Information shown:
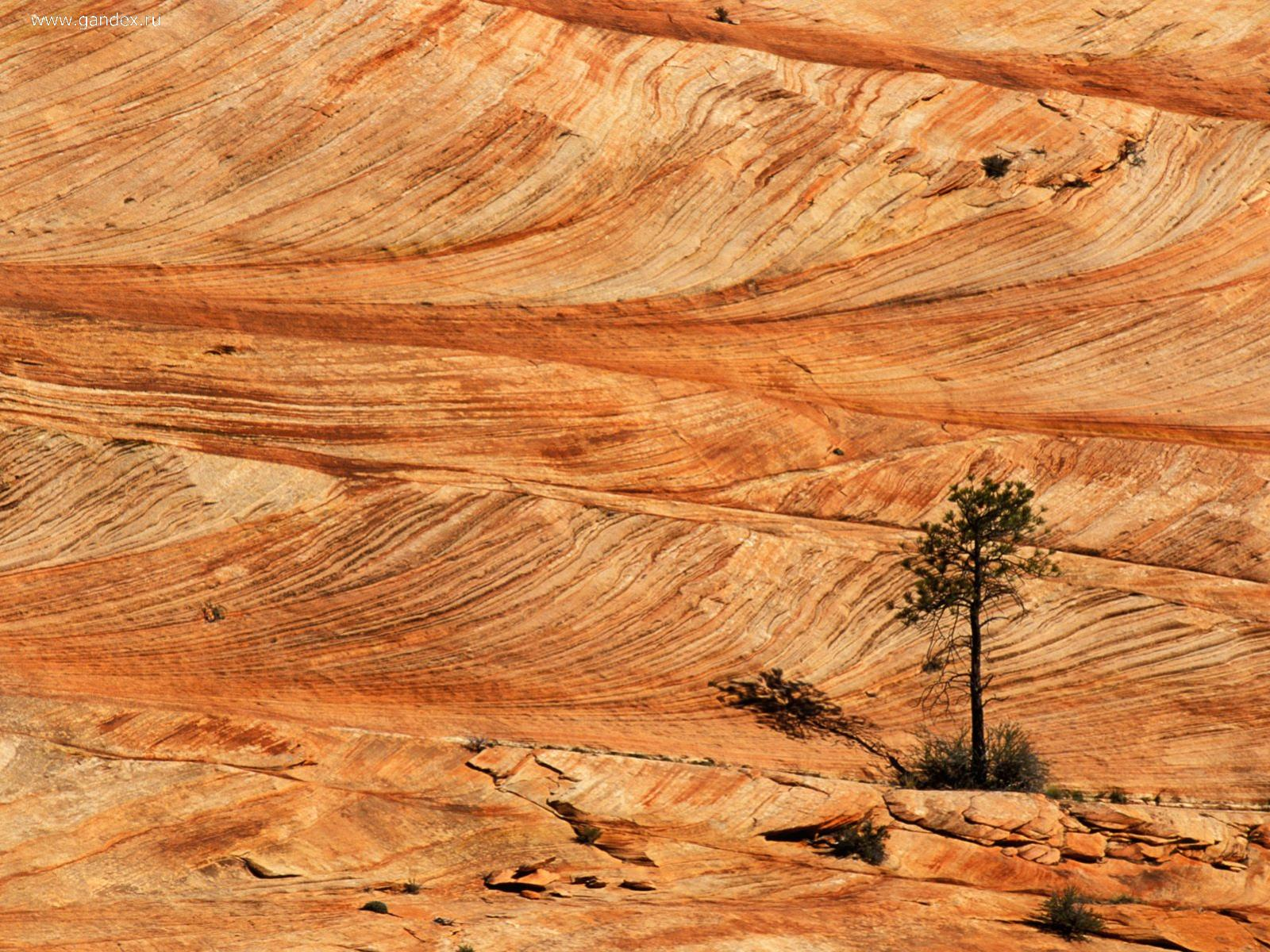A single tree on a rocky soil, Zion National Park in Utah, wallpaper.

--

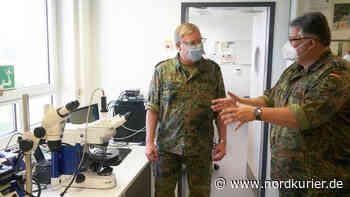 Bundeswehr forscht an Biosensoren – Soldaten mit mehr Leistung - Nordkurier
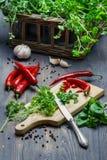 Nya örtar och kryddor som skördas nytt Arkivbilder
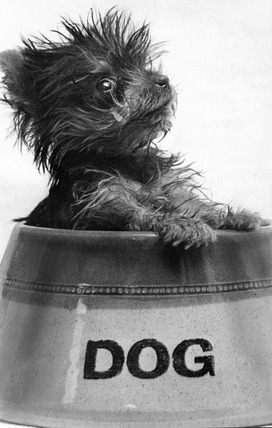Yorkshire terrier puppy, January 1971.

---

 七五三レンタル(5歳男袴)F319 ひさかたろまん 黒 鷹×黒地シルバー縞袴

Your instructions: Using the listing above, reproduce word for word every line from the one containing "Nya örtar och" through the one containing "Yorkshire terrier puppy, January 1971.". Pictures must be left out.

Exercise result:
 Nya örtar och kryddor som skördas nytt Arkivbilder
Yorkshire terrier puppy, January 1971.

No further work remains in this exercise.